Items taken from a dataset:

§

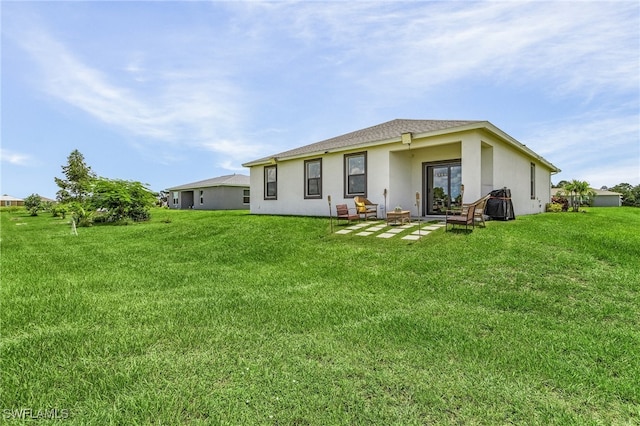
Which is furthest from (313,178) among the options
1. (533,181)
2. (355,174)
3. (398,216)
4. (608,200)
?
(608,200)

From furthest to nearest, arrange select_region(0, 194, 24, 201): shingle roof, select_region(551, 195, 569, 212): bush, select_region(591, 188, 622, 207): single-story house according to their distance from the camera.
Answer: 1. select_region(0, 194, 24, 201): shingle roof
2. select_region(591, 188, 622, 207): single-story house
3. select_region(551, 195, 569, 212): bush

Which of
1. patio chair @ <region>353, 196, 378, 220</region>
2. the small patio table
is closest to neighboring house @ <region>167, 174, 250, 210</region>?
patio chair @ <region>353, 196, 378, 220</region>

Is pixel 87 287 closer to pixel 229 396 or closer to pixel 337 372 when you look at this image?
pixel 229 396

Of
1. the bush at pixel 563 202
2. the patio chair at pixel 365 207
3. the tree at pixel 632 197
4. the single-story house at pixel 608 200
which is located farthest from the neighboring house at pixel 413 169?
the tree at pixel 632 197

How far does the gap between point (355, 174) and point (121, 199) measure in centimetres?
1274

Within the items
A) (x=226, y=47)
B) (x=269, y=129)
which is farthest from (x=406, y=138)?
(x=269, y=129)

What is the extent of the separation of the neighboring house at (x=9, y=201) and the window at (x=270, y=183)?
205ft

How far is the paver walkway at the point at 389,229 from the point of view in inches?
314

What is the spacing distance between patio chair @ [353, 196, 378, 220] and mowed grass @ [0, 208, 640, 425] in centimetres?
434

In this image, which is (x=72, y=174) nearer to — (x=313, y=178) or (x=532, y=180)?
(x=313, y=178)

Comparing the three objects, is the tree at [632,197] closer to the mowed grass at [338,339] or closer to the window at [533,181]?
the window at [533,181]

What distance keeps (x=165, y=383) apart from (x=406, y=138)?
33.1 ft

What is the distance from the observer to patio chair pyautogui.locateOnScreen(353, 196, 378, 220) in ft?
34.8

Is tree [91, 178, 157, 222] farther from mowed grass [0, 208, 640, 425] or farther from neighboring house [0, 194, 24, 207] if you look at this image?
neighboring house [0, 194, 24, 207]
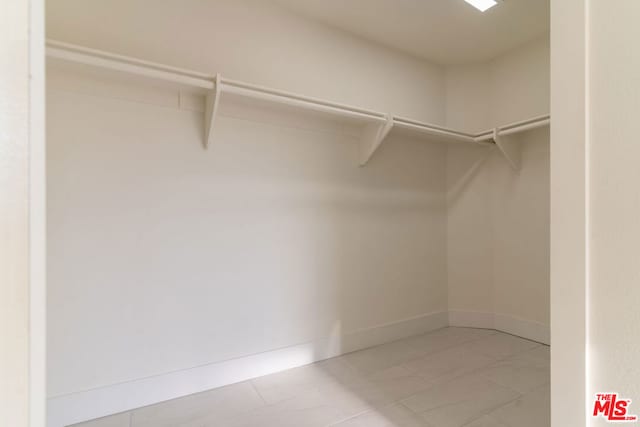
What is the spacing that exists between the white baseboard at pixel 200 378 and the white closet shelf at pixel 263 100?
1473mm

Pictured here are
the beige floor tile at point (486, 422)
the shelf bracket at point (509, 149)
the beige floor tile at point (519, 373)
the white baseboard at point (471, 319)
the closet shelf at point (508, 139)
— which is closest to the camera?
the beige floor tile at point (486, 422)

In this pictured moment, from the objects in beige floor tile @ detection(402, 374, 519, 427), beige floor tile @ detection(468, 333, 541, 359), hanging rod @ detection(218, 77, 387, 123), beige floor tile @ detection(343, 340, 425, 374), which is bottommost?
beige floor tile @ detection(343, 340, 425, 374)

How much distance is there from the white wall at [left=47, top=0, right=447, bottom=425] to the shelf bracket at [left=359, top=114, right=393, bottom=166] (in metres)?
0.09

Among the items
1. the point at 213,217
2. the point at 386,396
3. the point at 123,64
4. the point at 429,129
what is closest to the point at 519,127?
the point at 429,129

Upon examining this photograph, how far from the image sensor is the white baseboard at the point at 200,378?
5.07 ft

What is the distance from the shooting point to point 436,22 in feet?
7.52

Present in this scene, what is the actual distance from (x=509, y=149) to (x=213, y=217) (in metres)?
2.59

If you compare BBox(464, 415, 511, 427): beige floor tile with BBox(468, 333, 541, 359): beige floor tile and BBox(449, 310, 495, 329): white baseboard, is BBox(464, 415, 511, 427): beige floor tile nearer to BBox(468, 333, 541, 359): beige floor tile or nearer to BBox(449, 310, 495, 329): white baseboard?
BBox(468, 333, 541, 359): beige floor tile

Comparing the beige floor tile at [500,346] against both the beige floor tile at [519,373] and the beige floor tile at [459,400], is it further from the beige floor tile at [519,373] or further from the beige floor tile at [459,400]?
the beige floor tile at [459,400]

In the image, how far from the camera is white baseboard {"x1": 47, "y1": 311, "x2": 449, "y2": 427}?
155cm

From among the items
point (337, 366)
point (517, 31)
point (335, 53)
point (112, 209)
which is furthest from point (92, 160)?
point (517, 31)
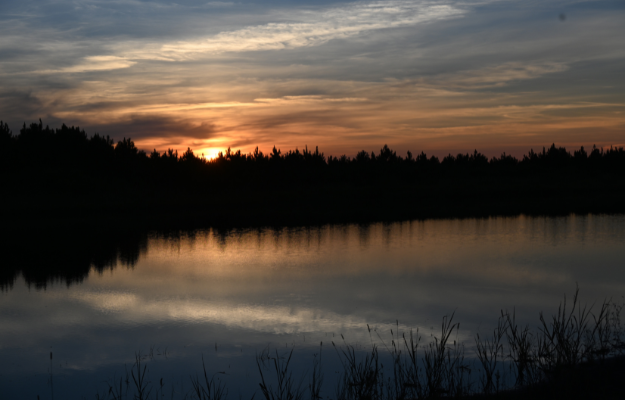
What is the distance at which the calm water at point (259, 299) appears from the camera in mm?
9133

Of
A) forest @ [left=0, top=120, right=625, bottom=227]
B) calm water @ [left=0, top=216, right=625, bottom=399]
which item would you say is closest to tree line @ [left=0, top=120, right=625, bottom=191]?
forest @ [left=0, top=120, right=625, bottom=227]

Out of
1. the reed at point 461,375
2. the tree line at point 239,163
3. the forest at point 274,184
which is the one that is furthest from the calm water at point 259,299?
the tree line at point 239,163

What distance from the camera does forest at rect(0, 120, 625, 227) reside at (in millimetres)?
40594

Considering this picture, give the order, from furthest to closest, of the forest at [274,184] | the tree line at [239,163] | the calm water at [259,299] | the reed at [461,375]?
the tree line at [239,163] < the forest at [274,184] < the calm water at [259,299] < the reed at [461,375]

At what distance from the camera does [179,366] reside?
8891 millimetres

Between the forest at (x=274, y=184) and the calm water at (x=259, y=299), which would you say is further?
the forest at (x=274, y=184)

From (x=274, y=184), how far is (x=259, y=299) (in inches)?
2072

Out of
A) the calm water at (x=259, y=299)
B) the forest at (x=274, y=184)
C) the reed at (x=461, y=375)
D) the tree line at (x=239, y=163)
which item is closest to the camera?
the reed at (x=461, y=375)

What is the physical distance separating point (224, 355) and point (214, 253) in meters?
12.6

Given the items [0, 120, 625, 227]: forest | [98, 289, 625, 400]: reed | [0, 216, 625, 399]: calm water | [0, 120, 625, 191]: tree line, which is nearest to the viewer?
[98, 289, 625, 400]: reed

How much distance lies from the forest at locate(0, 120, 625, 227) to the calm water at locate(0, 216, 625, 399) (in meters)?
13.8

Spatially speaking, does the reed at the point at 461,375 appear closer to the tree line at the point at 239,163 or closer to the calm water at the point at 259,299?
the calm water at the point at 259,299

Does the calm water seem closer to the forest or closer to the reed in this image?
the reed

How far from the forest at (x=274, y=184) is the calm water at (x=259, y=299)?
13784 mm
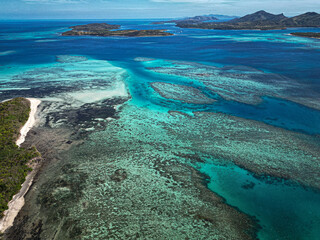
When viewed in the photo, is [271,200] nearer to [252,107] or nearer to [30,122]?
[252,107]

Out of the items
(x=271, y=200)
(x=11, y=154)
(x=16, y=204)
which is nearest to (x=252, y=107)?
(x=271, y=200)

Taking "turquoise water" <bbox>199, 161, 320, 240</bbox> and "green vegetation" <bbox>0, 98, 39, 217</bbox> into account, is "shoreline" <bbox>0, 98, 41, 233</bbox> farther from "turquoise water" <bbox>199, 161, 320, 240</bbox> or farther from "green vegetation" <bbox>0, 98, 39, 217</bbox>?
"turquoise water" <bbox>199, 161, 320, 240</bbox>

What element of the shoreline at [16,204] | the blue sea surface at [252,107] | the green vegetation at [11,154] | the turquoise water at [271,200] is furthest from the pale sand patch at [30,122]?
the turquoise water at [271,200]

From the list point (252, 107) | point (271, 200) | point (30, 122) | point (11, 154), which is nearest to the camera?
point (271, 200)

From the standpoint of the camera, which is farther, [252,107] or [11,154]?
[252,107]

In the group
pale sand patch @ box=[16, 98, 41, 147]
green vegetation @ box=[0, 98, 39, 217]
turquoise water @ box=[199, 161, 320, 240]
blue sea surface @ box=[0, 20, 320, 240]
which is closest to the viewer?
turquoise water @ box=[199, 161, 320, 240]

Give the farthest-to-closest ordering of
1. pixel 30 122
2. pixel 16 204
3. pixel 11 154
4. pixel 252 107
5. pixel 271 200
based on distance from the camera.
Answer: pixel 252 107
pixel 30 122
pixel 11 154
pixel 271 200
pixel 16 204

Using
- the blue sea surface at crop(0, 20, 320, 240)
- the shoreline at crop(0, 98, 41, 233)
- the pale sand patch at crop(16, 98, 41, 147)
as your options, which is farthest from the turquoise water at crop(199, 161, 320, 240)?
the pale sand patch at crop(16, 98, 41, 147)

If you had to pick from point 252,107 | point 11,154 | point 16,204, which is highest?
point 252,107

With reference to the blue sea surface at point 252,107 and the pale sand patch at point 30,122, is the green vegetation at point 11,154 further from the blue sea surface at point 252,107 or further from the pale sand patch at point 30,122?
the blue sea surface at point 252,107
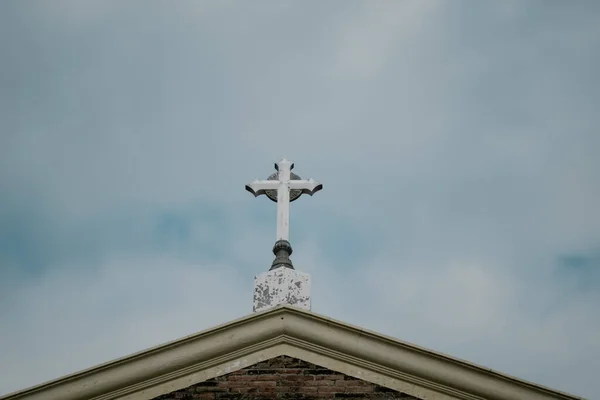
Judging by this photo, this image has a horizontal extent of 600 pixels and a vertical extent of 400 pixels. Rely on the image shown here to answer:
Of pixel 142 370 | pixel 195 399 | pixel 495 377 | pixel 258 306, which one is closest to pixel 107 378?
pixel 142 370

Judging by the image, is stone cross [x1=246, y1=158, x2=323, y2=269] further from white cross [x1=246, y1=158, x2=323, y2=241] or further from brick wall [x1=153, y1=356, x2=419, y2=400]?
brick wall [x1=153, y1=356, x2=419, y2=400]

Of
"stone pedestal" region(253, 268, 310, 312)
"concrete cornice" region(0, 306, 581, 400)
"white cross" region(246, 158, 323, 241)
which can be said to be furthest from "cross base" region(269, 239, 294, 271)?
"concrete cornice" region(0, 306, 581, 400)

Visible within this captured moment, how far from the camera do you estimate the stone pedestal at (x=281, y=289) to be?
9180mm

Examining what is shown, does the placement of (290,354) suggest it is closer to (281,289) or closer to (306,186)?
(281,289)

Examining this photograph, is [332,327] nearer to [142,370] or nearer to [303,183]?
[142,370]

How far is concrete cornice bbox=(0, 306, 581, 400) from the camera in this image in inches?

§

*To be done*:
Render everything from the line containing "Visible within this" down to the last of the lines above as a numbered list, omitting any blank lines.

*Right answer*:
1. Visible within this captured moment, how far from the camera do you estimate the stone pedestal at (x=281, y=289) to be?
2. 9180mm
3. Examining what is shown, does the placement of (290,354) suggest it is closer to (281,289) or closer to (306,186)?
4. (281,289)
5. Examining this photograph, is [332,327] nearer to [142,370] or nearer to [303,183]?
6. [142,370]
7. How far is concrete cornice bbox=(0, 306, 581, 400) from the camera in this image in inches?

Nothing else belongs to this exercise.